### Texte source

Conference of Major Superiors in the Philippines (CMSP)
Zamboanga (Agence Fides) - Un témoignage crédible de l’Évangile aux Philippines passe par des mesures énergiques contre la corruption, les dynasties politiques et le détournement des fonds publics. C’est ce que réclament, à l’issue de leur assemblée nationale, 233 hommes et femmes consacrés philippins, représentant 159 congrégations religieuses. La foi, affirment-ils, impose de s’attaquer aux problèmes sociaux du pays plutôt que de rester silencieux. « Nous choisissons la vérité plutôt que la désinformation, la justice plutôt que la corruption, la responsabilité plutôt que l’intérêt politique personnel et celui des dynasties bien établies », affirme la déclaration finale publiée le 6 septembre, soulignant que « la vie consacrée se mesure à l’aune du témoignage évangélique ».
Les consacrés philippins expriment leur inquiétude face aux fléaux qui affligent la nation, tels que la pauvreté, les inégalités, les activités minières destructrices, la traite des êtres humains, les déplacements de population, les catastrophes naturelles et les conflits armés, affirmant que ces fléaux continuent de menacer la dignité de la personne humaine et exigent une action de la part des croyants.
La déclaration revient sur les événements publics qui ont marqué l’année écoulée : la corruption dans les projets de lutte contre les inondations, dénonçant ainsi la polarisation politique qui afflige le pays.

### Votre travail
1. Recopiez le passage du texte sur les consacrés philippins qui va de « La déclaration revient » jusqu'à « afflige le pays. », en mettant « sécheresses » à la place de « inondations ».
2. D'après le texte sur les consacrés philippins, combien de congrégations religieuses les participants à l'assemblée nationale représentent-ils ?
Les items qui suivent n'ont aucun lien avec le texte.

### Informations

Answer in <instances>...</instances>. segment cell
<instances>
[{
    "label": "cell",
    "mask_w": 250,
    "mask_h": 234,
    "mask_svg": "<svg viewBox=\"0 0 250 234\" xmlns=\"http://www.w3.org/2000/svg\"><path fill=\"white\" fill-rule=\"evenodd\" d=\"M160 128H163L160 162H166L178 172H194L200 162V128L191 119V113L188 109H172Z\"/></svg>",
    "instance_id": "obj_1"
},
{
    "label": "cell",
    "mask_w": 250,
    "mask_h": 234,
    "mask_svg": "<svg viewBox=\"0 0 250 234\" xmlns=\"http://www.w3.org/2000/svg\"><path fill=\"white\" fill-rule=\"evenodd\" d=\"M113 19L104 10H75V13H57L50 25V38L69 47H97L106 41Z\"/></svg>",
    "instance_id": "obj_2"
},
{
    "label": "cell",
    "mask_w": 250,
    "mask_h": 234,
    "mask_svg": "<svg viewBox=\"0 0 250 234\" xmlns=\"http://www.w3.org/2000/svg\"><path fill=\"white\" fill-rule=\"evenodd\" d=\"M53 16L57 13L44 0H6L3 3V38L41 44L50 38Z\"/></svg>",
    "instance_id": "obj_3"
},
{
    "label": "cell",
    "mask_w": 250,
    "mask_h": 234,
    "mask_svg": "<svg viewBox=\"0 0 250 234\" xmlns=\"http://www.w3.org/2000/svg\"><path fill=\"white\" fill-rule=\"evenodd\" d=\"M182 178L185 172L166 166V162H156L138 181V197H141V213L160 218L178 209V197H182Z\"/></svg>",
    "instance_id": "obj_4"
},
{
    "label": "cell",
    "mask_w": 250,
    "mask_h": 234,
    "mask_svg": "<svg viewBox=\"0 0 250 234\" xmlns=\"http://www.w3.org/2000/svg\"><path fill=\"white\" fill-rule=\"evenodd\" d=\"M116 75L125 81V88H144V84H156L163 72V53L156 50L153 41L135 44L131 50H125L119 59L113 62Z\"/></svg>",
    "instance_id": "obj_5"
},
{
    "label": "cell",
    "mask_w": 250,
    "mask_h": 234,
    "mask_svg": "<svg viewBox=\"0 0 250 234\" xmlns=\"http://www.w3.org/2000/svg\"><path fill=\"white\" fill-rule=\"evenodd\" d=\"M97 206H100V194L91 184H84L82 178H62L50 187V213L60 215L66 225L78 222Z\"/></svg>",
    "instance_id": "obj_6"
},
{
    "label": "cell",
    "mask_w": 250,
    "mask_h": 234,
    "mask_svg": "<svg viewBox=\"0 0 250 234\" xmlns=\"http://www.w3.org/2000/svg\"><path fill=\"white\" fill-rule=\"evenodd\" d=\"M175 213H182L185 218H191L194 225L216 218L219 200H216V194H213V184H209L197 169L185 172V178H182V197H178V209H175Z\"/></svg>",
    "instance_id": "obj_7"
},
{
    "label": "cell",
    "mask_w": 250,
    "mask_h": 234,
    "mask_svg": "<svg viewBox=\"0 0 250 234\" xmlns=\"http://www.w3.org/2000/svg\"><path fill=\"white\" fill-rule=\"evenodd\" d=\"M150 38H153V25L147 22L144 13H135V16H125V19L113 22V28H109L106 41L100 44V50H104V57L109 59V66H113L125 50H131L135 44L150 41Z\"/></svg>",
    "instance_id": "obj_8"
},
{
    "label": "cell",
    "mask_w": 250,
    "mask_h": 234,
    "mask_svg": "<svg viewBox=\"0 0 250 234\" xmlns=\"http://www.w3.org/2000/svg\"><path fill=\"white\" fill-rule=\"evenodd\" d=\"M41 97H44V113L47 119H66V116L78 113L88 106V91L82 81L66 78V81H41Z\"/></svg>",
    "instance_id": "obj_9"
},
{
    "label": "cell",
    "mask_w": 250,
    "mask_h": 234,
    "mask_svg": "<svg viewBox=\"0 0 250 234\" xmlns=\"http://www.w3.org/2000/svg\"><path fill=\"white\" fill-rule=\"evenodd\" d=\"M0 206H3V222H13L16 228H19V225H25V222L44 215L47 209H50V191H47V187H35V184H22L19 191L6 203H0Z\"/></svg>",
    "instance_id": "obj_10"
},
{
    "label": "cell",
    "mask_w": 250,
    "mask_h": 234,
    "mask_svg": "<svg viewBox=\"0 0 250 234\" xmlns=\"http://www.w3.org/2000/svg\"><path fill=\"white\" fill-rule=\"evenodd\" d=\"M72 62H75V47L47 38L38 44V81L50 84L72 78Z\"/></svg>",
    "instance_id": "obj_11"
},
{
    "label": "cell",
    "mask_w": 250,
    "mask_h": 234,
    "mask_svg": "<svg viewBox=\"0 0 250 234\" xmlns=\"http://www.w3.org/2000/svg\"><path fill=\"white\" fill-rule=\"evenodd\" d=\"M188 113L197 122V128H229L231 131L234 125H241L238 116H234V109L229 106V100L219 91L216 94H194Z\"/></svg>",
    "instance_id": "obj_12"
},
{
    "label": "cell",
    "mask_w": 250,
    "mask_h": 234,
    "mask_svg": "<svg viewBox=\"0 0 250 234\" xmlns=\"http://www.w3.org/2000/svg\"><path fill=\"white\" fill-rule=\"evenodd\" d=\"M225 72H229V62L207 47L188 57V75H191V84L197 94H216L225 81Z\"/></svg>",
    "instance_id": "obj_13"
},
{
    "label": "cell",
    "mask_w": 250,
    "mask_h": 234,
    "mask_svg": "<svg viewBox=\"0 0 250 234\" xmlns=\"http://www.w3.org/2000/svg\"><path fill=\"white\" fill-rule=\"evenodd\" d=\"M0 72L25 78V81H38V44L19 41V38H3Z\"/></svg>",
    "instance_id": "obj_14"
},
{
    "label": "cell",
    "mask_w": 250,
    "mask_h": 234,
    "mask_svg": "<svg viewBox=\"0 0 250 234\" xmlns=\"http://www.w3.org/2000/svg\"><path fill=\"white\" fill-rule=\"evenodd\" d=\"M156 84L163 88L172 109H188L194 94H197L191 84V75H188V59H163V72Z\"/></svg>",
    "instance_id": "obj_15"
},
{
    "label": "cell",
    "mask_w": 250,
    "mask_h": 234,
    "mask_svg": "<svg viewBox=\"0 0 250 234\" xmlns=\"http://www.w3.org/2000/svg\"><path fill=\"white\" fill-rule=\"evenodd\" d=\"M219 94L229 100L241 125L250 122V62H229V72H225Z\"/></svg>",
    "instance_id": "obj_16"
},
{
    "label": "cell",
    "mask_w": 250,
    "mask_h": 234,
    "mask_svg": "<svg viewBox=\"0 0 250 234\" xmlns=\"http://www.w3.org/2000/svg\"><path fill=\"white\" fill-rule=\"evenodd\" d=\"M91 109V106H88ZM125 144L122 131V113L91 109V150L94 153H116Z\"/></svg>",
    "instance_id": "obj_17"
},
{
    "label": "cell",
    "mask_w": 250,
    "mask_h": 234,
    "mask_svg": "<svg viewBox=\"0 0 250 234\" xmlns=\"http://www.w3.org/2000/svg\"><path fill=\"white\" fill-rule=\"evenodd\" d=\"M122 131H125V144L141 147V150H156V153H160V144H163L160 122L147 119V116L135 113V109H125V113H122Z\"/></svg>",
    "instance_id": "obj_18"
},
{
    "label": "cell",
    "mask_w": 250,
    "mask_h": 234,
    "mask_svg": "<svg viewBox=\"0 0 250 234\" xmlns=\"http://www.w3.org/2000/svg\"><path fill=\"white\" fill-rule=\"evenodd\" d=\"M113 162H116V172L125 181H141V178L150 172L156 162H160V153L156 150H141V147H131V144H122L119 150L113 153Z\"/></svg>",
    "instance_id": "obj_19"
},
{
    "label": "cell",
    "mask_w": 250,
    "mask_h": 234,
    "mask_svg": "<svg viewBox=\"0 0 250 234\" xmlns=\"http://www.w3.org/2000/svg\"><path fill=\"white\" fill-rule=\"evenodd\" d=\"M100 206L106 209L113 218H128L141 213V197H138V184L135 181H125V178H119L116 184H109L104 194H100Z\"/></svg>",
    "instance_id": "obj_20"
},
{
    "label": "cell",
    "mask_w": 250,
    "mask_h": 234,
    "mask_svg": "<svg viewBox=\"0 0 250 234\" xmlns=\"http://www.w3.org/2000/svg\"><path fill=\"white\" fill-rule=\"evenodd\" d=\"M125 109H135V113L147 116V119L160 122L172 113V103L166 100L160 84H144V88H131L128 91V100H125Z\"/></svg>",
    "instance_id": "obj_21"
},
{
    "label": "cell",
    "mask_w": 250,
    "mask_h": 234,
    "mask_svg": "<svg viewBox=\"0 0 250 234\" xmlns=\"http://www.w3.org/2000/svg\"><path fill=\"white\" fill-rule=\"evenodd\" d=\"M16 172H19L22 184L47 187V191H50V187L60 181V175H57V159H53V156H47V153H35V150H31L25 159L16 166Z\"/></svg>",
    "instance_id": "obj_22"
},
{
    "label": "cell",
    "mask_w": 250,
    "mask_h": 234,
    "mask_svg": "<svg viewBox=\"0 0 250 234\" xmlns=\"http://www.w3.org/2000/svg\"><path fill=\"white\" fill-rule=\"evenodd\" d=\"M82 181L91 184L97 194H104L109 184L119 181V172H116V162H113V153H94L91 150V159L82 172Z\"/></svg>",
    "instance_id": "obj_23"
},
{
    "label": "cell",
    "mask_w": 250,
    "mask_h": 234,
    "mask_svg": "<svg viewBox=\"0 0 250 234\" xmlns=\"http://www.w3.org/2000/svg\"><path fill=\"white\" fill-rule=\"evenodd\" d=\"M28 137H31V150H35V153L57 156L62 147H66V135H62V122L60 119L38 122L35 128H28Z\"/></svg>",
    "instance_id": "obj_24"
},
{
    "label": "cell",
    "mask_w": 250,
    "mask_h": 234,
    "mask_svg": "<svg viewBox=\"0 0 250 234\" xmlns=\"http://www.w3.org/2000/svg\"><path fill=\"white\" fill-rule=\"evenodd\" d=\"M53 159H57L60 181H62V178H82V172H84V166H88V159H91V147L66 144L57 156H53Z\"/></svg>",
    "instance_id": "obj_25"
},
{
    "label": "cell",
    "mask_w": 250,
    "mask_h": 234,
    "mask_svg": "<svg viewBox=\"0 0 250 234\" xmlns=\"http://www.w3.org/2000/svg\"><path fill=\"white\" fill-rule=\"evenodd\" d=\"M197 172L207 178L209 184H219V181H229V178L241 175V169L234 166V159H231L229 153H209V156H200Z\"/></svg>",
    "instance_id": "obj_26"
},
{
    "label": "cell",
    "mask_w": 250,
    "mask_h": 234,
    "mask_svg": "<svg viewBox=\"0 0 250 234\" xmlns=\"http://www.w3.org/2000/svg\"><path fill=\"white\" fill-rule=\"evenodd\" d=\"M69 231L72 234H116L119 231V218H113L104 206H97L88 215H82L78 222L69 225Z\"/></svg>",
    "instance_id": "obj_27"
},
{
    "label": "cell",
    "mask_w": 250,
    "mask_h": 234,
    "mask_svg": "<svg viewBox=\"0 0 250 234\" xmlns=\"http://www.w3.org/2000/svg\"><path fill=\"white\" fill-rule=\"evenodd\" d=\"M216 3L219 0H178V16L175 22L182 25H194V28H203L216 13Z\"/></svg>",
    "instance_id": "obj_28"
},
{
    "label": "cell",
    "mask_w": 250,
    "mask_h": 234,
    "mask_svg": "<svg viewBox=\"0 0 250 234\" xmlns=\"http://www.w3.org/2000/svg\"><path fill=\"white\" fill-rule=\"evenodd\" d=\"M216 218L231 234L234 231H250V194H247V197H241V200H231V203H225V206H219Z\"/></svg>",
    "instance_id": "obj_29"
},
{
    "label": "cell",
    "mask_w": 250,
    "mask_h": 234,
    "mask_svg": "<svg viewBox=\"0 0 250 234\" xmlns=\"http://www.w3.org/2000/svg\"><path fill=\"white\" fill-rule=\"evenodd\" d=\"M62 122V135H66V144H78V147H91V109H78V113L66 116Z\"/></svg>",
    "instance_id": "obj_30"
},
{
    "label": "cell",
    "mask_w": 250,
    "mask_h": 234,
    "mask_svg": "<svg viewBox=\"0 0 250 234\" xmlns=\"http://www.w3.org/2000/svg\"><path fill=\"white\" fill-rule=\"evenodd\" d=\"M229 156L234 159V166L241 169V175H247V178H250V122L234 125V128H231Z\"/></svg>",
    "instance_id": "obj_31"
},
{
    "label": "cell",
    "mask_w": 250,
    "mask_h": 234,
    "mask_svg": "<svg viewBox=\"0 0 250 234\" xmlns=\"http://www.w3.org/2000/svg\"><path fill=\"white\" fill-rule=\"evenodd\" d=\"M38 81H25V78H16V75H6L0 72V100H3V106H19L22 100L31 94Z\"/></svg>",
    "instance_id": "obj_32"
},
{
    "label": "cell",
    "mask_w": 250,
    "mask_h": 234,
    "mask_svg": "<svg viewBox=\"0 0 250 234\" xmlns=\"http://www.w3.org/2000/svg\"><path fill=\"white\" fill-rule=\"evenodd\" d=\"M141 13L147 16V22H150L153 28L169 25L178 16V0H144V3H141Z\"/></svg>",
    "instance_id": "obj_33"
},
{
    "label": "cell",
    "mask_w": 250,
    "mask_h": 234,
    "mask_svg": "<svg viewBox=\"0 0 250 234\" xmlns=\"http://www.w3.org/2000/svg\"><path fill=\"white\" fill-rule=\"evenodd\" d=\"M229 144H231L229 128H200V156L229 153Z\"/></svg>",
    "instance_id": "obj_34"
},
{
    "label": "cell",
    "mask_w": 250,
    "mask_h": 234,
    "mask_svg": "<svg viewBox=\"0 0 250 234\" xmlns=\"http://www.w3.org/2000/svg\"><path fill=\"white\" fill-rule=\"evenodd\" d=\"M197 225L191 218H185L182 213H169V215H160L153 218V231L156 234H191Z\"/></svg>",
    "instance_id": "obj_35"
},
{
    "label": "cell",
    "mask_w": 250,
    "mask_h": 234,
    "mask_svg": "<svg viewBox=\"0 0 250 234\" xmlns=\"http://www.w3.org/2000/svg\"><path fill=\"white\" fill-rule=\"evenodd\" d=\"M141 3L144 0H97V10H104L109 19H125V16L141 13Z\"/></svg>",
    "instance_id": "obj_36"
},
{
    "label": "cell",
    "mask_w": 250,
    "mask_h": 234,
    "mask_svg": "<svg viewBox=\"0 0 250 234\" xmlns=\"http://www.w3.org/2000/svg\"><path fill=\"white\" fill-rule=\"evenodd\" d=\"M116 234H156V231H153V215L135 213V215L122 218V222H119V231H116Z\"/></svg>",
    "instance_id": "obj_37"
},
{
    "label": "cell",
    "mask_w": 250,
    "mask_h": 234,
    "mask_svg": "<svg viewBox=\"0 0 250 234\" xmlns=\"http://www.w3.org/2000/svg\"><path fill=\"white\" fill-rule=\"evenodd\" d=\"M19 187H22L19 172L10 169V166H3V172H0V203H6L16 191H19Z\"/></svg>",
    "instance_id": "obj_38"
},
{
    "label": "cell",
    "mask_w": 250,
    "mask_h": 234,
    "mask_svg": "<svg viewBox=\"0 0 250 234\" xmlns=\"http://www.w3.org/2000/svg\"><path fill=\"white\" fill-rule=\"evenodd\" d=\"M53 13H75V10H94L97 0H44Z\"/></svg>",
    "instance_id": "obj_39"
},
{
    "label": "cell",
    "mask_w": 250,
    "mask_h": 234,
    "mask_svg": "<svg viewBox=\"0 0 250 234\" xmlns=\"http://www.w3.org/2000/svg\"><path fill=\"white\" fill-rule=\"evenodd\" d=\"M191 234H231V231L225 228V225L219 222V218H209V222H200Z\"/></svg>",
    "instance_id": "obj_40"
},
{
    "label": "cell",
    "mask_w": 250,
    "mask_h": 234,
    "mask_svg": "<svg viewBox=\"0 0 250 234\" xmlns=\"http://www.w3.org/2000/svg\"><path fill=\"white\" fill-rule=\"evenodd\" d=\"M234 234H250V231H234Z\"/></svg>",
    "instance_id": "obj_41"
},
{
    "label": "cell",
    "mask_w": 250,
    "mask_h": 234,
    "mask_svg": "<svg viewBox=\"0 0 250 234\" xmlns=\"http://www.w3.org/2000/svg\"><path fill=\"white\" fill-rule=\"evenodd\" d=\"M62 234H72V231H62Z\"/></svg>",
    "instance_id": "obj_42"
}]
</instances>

### Les réponses
1.
La déclaration revient sur les événements publics qui ont marqué l’année écoulée : la corruption dans les projets de lutte contre les sécheresses, dénonçant ainsi la polarisation politique qui afflige le pays.

2. 159 congrégations religieuses.